Son günlerde bir haller oldu bize. Siyasetçiler, gazetecilere soru sormayı öğretiyor! Ekrana çıkan siyasetçi, beğenmediği soruya cevap vermiyor. Üstüne “Böyle soru mu olur” diye saldırıya geçiyor. Gazeteciler birbirlerinin soru sorma özgürlüğüne müdahale ediyor. Gaf yapan, saçmalayan ya da farkında olmadan dilinin altındaki baklayı çıkaran; görüntüleri ortaya koyup, “İşte bunu söyledi” diyene “Montaj bunlar” diye saldırıyor. Vesaire, vesaire…

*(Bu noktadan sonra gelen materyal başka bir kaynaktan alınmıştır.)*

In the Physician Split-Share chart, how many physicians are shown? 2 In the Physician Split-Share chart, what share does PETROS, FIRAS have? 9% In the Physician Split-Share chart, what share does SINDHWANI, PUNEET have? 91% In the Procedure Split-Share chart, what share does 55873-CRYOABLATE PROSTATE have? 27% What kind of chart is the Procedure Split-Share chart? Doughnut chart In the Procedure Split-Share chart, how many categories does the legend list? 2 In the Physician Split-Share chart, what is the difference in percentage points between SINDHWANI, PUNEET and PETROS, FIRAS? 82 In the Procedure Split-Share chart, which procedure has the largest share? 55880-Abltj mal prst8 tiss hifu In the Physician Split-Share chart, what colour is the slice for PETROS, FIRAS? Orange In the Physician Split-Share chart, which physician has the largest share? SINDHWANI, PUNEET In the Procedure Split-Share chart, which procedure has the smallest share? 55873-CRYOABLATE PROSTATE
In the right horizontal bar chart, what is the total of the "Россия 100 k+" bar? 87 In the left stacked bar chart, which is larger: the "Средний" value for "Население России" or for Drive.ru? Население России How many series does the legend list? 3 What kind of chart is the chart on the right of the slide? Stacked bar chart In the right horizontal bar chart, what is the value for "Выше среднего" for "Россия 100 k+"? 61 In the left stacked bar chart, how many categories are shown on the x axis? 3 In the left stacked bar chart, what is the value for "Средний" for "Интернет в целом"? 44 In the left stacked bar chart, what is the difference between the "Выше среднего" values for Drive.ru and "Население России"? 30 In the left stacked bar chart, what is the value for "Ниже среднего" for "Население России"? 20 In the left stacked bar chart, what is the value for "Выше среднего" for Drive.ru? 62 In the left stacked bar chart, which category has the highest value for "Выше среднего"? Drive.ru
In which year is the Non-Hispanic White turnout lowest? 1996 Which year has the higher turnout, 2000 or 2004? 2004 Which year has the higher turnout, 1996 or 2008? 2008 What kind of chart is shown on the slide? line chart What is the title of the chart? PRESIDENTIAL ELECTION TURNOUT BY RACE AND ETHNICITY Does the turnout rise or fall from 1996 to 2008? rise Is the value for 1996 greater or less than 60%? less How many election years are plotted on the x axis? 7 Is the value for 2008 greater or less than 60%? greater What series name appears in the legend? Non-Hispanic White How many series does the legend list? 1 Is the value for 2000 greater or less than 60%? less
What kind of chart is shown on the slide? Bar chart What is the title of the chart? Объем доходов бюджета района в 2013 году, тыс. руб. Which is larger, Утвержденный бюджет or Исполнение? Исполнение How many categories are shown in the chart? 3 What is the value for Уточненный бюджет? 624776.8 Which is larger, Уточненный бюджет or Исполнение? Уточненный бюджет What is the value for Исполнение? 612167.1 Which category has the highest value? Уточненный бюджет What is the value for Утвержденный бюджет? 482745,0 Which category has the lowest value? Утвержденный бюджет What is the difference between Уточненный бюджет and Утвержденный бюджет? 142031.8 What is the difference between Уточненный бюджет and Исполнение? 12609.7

Yorum yapmak ise adeta “cesaret” işi! Sosyal medyada mevzilenen birtakım troller de beğenmedikleri yorumları küfür ve hakarete boğuyor.
Farkında mısınız, bilmiyorum; ancak CHP’nin İstanbul Adayı ile başladı bu garabet! Geçen gün televizyonda izledim, sorulara cevap vermek yerine savuşturmaya çalıştı. “Lan”, “yahu”, “mecbur muyum” türünden ifadeler havada uçtu.
Kimse de kalkıp, “Ne diyorsun sen, sorulara cevap vermeyeceksen niye çıktın buraya” demedi, diyemedi.